Saudis planning for a war of attrition in Europe with Russia's oil industry
By Nick Cunningham
web posted November 23, 2015
Russia's central bank recently warned about the growing financial risks to the Russian economy from Saudi Arabia encroaching upon its traditional export market for crude oil. Russia sends 70 percent of its oil to Europe, but Saudi Arabia has been making inroads in the European market amid the oil price downturn.
The result is a heavier discount for Russia's crude oil, the so-called Urals blend. Bloomberg reported that the Urals typically lands in Rotterdam, a major European destination, at a discount to Brent of around $2 or less. But the discount has widened to $3.50 lately due to increased competition from Saudi Arabia. "Oil supplies to Europe from Saudi Arabia are probably adversely affecting Urals prices," the Russian central bank warned in a recent report.
Russian officials have accused Saudi Arabia of "dumping" its oil in Europe, a move that Rosneft chief Igor Sechin said would "backfire."

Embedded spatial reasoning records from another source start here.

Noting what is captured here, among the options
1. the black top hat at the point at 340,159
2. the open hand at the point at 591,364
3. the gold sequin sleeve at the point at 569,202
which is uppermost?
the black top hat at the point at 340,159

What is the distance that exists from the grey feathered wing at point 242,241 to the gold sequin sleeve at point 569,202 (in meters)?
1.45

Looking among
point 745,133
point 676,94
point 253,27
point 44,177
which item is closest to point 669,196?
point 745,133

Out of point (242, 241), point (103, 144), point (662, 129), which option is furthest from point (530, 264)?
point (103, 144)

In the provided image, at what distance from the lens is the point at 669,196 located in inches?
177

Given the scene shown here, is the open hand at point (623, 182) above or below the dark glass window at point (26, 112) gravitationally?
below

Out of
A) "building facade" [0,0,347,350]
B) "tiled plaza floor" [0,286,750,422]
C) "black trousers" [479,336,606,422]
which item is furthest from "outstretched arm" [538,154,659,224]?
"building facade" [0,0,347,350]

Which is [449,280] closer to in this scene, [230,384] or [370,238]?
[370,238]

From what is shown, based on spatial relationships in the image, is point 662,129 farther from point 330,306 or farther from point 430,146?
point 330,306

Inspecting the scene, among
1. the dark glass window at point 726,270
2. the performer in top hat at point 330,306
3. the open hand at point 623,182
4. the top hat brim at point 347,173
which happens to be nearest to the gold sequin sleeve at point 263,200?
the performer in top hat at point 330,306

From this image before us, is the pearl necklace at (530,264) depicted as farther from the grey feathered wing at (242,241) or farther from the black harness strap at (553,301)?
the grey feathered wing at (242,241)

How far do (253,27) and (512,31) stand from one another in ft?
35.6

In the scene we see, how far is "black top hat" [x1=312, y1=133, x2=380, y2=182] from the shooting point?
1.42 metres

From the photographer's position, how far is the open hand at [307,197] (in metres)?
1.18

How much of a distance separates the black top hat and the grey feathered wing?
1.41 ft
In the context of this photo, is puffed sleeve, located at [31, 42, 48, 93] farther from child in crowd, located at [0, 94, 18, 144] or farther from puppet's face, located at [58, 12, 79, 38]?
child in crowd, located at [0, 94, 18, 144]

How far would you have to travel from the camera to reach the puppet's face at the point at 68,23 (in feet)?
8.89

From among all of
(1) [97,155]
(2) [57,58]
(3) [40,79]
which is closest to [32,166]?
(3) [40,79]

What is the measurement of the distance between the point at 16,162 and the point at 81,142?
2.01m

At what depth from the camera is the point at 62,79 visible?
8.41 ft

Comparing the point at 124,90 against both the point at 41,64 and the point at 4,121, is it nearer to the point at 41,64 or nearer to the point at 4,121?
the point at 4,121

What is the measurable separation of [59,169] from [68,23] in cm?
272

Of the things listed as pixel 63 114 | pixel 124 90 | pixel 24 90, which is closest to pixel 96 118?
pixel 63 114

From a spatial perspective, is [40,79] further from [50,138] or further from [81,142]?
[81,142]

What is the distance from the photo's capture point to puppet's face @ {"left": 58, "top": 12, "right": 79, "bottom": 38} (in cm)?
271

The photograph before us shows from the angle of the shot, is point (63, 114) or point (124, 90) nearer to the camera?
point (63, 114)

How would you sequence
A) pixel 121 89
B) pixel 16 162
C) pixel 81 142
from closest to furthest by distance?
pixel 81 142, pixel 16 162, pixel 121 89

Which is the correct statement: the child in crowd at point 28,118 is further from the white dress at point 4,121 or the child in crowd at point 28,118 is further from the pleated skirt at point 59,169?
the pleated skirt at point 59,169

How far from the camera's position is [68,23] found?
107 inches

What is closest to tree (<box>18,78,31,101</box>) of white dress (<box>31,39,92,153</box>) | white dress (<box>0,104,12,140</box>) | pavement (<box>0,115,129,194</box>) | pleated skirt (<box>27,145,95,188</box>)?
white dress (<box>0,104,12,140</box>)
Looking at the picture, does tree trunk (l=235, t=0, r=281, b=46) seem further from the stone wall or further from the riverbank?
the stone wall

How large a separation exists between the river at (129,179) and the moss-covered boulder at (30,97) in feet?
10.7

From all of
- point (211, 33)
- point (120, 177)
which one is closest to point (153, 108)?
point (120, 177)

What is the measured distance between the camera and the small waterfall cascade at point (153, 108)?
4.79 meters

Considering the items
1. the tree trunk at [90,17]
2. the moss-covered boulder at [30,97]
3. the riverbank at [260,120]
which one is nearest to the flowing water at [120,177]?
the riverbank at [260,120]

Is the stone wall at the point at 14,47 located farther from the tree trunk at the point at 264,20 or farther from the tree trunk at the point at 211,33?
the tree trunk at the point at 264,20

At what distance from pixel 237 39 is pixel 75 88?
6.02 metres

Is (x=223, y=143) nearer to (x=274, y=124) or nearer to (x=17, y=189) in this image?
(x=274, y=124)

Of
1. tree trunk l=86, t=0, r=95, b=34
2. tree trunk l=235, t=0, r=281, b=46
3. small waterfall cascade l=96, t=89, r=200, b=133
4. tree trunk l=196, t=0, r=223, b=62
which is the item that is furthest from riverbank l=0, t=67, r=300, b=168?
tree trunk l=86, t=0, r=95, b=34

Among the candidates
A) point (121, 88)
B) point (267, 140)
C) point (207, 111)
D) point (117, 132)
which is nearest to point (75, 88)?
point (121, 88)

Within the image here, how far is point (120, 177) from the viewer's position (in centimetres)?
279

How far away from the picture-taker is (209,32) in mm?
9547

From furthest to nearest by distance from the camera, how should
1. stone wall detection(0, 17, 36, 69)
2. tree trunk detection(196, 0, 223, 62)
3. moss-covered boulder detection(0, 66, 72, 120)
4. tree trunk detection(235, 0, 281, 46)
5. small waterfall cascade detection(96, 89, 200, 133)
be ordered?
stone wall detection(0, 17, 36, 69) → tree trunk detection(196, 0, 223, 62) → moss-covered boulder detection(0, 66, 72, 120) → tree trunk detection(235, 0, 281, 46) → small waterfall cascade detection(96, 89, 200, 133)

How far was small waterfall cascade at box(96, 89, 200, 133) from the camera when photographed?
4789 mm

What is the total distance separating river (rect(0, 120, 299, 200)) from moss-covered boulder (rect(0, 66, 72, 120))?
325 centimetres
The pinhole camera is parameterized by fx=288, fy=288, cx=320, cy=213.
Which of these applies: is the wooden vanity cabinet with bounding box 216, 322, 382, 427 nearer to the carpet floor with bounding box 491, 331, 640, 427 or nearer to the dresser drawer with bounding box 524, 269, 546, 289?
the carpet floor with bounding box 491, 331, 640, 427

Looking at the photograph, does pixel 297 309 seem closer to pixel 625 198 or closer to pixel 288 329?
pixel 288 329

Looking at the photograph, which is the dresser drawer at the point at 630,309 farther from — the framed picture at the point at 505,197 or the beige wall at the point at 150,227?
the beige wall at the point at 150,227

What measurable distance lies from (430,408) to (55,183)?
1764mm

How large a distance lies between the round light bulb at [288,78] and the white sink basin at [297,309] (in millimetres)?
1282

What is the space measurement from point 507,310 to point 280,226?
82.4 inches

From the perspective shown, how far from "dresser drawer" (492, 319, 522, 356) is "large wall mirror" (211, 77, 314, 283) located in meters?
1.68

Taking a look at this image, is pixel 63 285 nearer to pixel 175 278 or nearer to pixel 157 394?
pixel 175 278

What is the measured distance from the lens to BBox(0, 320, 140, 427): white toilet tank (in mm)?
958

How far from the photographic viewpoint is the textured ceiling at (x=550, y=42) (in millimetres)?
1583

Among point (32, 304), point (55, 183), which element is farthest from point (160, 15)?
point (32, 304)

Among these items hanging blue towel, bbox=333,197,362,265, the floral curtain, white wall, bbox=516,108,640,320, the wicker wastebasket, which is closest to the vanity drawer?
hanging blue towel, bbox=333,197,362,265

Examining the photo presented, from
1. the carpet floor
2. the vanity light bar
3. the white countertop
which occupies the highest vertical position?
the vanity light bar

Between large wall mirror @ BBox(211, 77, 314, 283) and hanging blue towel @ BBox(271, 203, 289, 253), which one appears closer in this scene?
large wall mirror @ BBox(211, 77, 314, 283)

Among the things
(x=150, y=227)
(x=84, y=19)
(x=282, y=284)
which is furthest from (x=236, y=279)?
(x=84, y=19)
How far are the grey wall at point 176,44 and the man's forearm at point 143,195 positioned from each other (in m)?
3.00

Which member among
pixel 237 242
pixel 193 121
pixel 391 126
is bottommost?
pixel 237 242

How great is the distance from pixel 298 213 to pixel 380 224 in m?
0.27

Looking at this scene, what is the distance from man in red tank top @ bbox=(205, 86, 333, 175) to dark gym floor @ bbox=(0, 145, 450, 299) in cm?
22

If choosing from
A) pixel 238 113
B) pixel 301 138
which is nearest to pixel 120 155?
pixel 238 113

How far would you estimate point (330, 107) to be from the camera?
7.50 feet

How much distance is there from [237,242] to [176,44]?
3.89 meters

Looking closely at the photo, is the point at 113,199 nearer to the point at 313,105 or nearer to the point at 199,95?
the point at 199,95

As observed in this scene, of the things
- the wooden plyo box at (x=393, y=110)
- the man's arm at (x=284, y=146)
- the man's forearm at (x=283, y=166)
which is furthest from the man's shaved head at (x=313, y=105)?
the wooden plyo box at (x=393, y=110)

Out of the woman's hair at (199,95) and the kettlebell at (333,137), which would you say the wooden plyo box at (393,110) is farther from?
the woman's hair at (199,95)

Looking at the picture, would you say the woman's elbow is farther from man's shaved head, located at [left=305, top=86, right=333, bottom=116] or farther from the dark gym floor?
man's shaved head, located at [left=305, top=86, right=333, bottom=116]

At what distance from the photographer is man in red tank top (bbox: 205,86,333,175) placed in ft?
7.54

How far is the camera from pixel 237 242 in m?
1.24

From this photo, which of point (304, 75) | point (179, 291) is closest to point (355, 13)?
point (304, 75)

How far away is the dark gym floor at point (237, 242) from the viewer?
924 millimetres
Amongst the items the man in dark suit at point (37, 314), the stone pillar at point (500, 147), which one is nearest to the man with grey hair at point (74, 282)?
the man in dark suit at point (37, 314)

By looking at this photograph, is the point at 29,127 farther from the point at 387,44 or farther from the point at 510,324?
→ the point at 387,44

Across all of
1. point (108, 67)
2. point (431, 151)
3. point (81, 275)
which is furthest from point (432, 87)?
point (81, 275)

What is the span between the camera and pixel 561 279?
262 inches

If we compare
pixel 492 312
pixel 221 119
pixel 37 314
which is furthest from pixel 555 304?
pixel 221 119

Russia's economy has been battered by the collapse in crude prices, compounded by the screws of western sanctions. The Russian economy could shrink by 3.2 percent this year.
Oil exports account for around half of the revenue taken in by the Russian government. And for an economy so dependent on oil, it is no surprise that the plummeting crude oil price has led to a dramatic depreciation of the ruble, although over the past month the currency regained some lost ground. The weakening currency has pushed up inflation, which creates a conundrum for the Russian central bank.
To stop the ruble from plunging further and to keep inflation from spiraling ever upwards, the Russian central bank took aggressive action by hiking interest rates to as high as 17 percent at the beginning of 2015. However, that has negatively impacted the economy. As the ruble stabilized, the bank dialed the interest rate back to 11 percent, where it stands today.
In response to the tough financial circumstances that Russia has found itself in, it sees no choice but to squeeze as much oil out of its aging fields as it can. So far, it has succeeded to some extent. Russian oil production is expected to rise by a modest 70,000 barrels per day in 2015, averaging 10.75 million barrels per day (mb/d) over the course of this year. Output hit a post-Soviet record of 10.78 mb/d in October, according to OPEC's latest monthly report.
However, the upside to Russia's oil production is limited. The Russian government needs revenue, so is not keen to cut taxes. The government is mulling a delay in the planned cut in export taxes, which, according to OPEC, could result in oil companies paying an additional $2 to $3 billion more in taxes. That could modestly cut into overall Russian oil production, perhaps pushing output down by 0.1 to 0.2 mb/d. In any case, Russia probably can't boost output any further. OPEC predicts Russia's oil production will remain flat through next year.
Globally, the competition between oil exporters won't ease in the near term. There are still too many barrels of crude floating around. OPEC predicts that non-OPEC supply will contract by just 0.13 mb/d in 2016, a rather trivial amount considering the extreme cut backs in investment and drilling activity.
Despite the fact that OPEC officials have consistently put on a brave face in public, insisting that markets will balance relatively quickly, OPEC's numbers tell a different story. The cartel sees U.S. shale contracting by just 100,000 barrels per day in 2016 from 2015, a volume that is nearly offset by several new projects beginning operations in the Gulf of Mexico.
Which brings us back to Europe. Saudi Arabia could be playing a longer game, intensifying its market share strategy by encroaching on Russia's traditional market in Europe. An increase in Saudi oil flowing to Europe threatens to undermine Russia's principle market. In its November report, OPEC reported that the Urals discount to Brent "almost tripled in October amid plentiful supplies, sagging refinery margins and wide availability of alternative grades from the Middle East."